Extreme ultraviolet lithography is the next phase of chip manufacture.

Microchips are so ubiquitous, it's easy to lose sight of how remarkable they actually are. Something as mundane as a thermostat or singing greeting card contains millions of microscopic structures created in one of the most remarkable manufacturing processes ever developed.

The current process has been evolving since around 1977, and works sort of like a projector. Lasers shine light through a mask, which is like the blueprint for the chip, and projects the mask onto light-sensitive chemicals painted onto a slab of silicon. The result is almost like exposing a photograph: The light transmits the image of the chip onto the silicon, where it can be etched directly into the metal. This process is called photolithography, and as it's become more advanced, transistors have gotten smaller, faster and more energy efficient.

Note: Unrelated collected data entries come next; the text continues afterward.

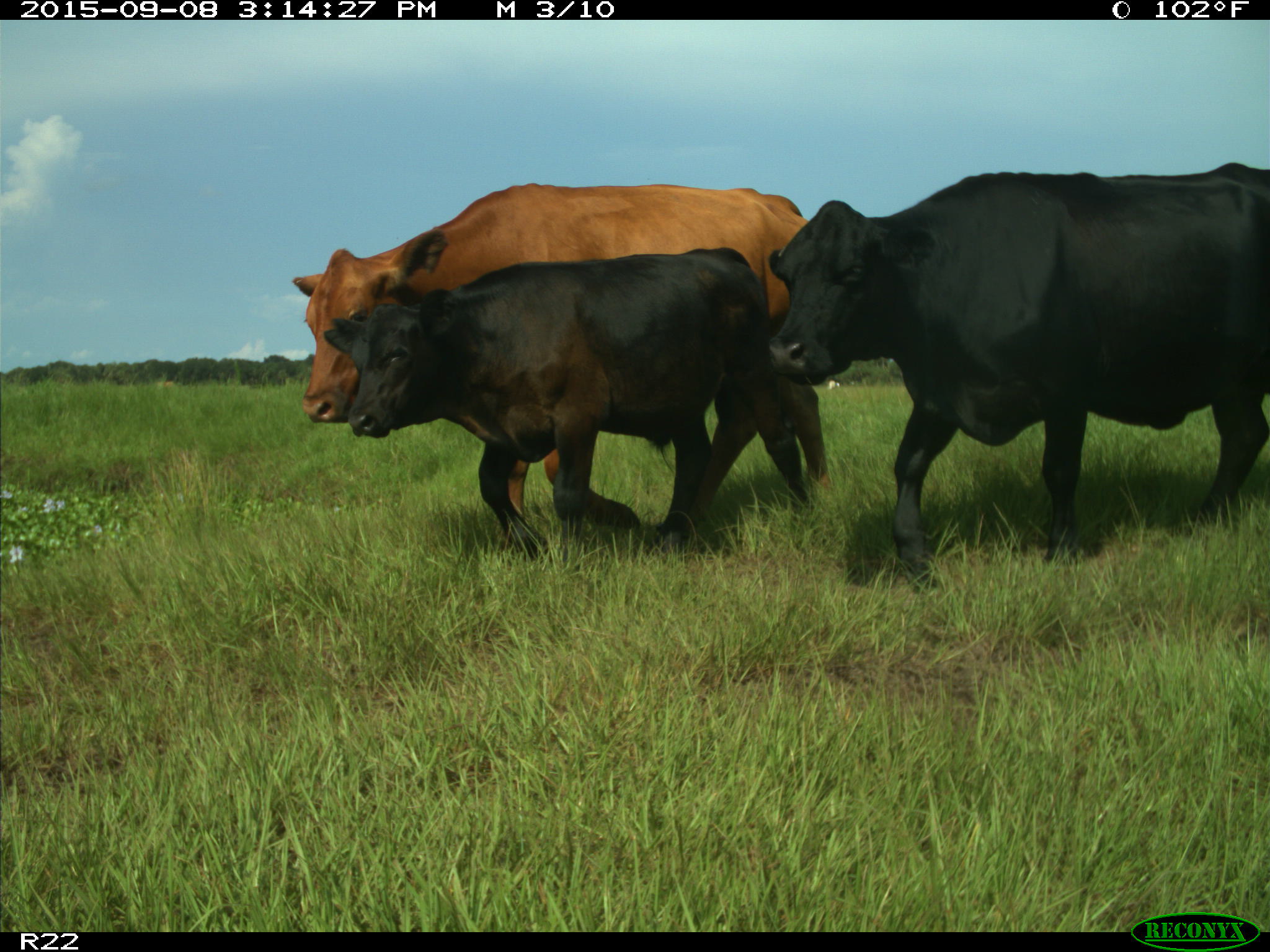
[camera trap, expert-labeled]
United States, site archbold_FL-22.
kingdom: Animalia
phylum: Chordata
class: Mammalia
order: Artiodactyla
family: Bovidae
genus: Bos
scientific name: Bos taurus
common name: domestic cow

The specific mechanics of making a chip are already insanely complicated, requiring atom-scale accuracy and some of the most precise manufacturing tools ever created, but the current method has its limits. This process has been in use for nearly 15 years, and it's running out of steam. Parts of the transistors on a chip are now on the order of 7 to 10 nanometers in size, far smaller than the 193nm UV light used to create them.

Manufacturers needed to redesign the process if we were going to keep making better and faster chips, and the new process is extreme ultraviolet lithography, or EUV. Companies have been working for years to develop this next step in chipmaking, and we are just seeing the first devices made with EUV coming to market.

To learn more about this process, I went to two of Intel's manufacturing facilities where they are developing EUV to see the machines in person, and learn more about this extreme manufacturing.

An evolutionary leap, EUV still projects a chip blueprint onto silicon, but it uses light with an incredibly small wavelength to do so, the better for creating minuscule features.

At these tiny wavelengths, the UV light is absorbed by nearly everything, and it can't be generated with a typical laser. The process is far more exotic, involving liquid metal and high energy plasma. The technical challenges are immense, but the payoff is a leap in the speed and energy efficiency of our devices.